このまま、『ビューティ・ルビー』に、全部を塗りつぶされるんじゃないかって、ずっと不安だった…」

「うん」

「好きに生きてるお前が、羨ましかった。

ずっと、ずっと。私のチームを潰したあの時からずっと、自由そうなお前が憎かった」

「うん」

「ずるいよ…。お前だけ…、お前らだけ、好きに生きれて、ずるい!」


家族と会う居場所に縛られ、チームという居場所に縛られ、魔法少女という居場所に縛られ続けた。

ずるい。
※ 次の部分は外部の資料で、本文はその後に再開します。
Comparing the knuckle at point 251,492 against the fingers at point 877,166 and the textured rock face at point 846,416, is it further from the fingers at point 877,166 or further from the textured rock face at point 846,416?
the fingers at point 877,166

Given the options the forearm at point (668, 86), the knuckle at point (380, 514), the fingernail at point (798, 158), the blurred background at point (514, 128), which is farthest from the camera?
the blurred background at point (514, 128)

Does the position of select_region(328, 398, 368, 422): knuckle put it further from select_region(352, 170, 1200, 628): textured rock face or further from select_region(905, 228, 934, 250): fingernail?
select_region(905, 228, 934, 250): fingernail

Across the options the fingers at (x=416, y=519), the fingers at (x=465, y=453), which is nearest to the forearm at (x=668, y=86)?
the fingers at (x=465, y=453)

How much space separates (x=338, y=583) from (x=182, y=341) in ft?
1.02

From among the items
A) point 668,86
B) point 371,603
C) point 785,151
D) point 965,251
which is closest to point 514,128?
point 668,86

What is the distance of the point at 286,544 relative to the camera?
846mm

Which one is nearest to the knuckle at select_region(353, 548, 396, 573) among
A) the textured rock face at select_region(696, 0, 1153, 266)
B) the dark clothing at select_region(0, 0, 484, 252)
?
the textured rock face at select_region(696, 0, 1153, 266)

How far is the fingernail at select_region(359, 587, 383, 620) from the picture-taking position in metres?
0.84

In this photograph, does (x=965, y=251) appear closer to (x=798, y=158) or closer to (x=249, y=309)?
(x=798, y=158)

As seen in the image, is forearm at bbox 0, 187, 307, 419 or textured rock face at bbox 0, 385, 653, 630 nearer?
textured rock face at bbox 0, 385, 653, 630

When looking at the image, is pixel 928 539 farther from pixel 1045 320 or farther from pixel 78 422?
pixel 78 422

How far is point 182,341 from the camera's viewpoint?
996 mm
好きに生きてるこいつを許せない。

ルミは胸の奥につかえた言葉を吐き出し、通しの良くなった喉に空気を吸い込んだ。


「だから、私も『好き』に生きる!

もう魔法少女なんか知らない!ビューティ・ルビーなんて名前もいらない!!

好きなものを食べて!

好きなゲームやって!

好きに気に食わないやつをぶっ飛ばして!

好きなやつを助けたい!!」

「……難しいぞ、それ」

「わかってる!だから…、頼むっ!

『好きな生き方』を教えてくれ!!」


言って、再び頭を下げるルミ。

帰宅部はそんな彼女の顔を覗き込み、薄く笑みを浮かべた。


「おう。たっぷり教えてやるよ」

「……、ありが…」


と、彼女が礼を言いかけた、その時。

帰宅部が引っ提げていた袋が破け、そこから下着だけが散乱した。


「あ゛」

「…………おまっ、お前っ…、えっ…?」

「いや、違う。こればっかは誤解だ。

フィーちゃん!お前からもなんか言ってくれ!!」

「DNA残ってそうだった」

「え、え?おまえら、変態…?泥棒…?」

「いや、こ、これは不可抗力で…。

……あーっ!んだァーっ!もォーっ!!

説明鬼面倒くせぇーーーッ!!」


結局。その誤解が解けるのに、二時間ほどかかってしまったのは、言うまでもない。